Phillips, qui est également conservateur des ressources génétiques au Laboratoire de recherche en sciences naturelles’S (NSRL) Collection de ressources génétiques Robert J. Baker, a déclaré l’étude a déterminé que certains gènes sont associés au nombre de bactéries et à l’abondance d’agents pathogènes communs dans les plaies. La collection de microbes, connue sous le nom de «microbiome», peut déterminer comment une plaie guérit et combien de temps ce processus prend. La recherche a également montré que plus il y avait de diversité au sein d’un microbiome de plaie, moins il fallait de temps pour guérir.

Les patients visitant Lubbock Centre régional de soins des plaies du sud-ouest (SWRWCC) pour les soins d’une plaie infectée des membres inférieurs a consenti à participer à l’étude et a fourni des échantillons de sa (ses) plaie (s) et d’un écouvillon de joue. L’étude a utilisé le profilage du microbiome, les empreintes digitales du génome, la validation en laboratoire humide, l’imagerie et le développement de modèles pour analyser les échantillons et les données, et a inclus des chercheurs de Texas Tech, le Texas Tech University Health Sciences Center (TTUHSC), le SWRWCC et le University of North Texas Health Science Center à Fort Worth (UNTHSC).

« Nous avons montré qu’il existe des endroits identifiables dans le génome des personnes où, selon leur génotype, ils ont tendance à être infectés par des bactéries spécifiques », a déclaré Phillips. «Les différents sites génomiques identifiés ont tendance à être liés en termes de types de gènes dont ils sont proches et peuvent réguler. Une hypothèse de travail émergeant de la recherche est que les différences génétiques influençant les gènes codant la façon dont nos cellules interagissent avec l’environnement et entre elles sont importantes pour les différences d’infection. »

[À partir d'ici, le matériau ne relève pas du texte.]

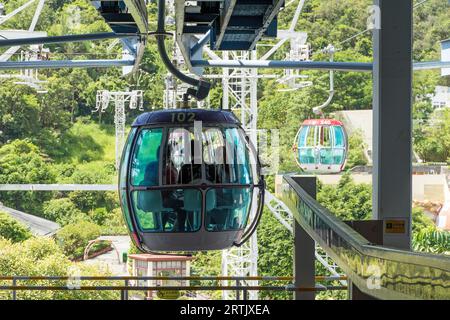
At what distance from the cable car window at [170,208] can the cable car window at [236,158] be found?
0.32m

Bien qu’il y ait encore du travail à faire avant que la recherche profite directement aux patients, Tipton a déclaré que l’étude est une étape importante et prometteuse dans cette direction.

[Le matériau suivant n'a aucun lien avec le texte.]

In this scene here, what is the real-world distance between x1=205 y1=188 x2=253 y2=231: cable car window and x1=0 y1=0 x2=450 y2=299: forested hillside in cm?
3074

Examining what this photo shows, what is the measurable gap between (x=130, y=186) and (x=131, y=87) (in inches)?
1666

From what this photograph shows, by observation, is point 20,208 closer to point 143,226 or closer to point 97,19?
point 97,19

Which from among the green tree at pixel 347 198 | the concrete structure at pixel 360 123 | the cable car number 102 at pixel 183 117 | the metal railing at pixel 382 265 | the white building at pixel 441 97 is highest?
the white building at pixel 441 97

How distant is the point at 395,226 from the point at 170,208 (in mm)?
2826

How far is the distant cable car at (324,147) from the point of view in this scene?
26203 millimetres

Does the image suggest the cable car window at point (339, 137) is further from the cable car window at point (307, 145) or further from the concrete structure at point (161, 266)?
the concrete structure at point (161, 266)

«La médecine personnalisée est un sujet d’actualité dans les soins de santé modernes, où le but est d’identifier les différences inhérentes au sein des individus qui peuvent les amener à être affectées différemment par la maladie et de trouver des traitements qui sont bien adaptés et adaptés à l’individu et peuvent contribuer à mieux Résultats patient, » Tipton m’a dit. «Notre projet favorise deux avenues de recherche tout aussi intéressantes avec une traduction potentielle à la clinique. Dans un cas, notre objectif est de développer des modèles génomiques prédictifs robustes qui pourraient aider les médecins à déterminer le risque d’un patient pour une infection chronique des plaies, en particulier pour des bactéries spécifiques.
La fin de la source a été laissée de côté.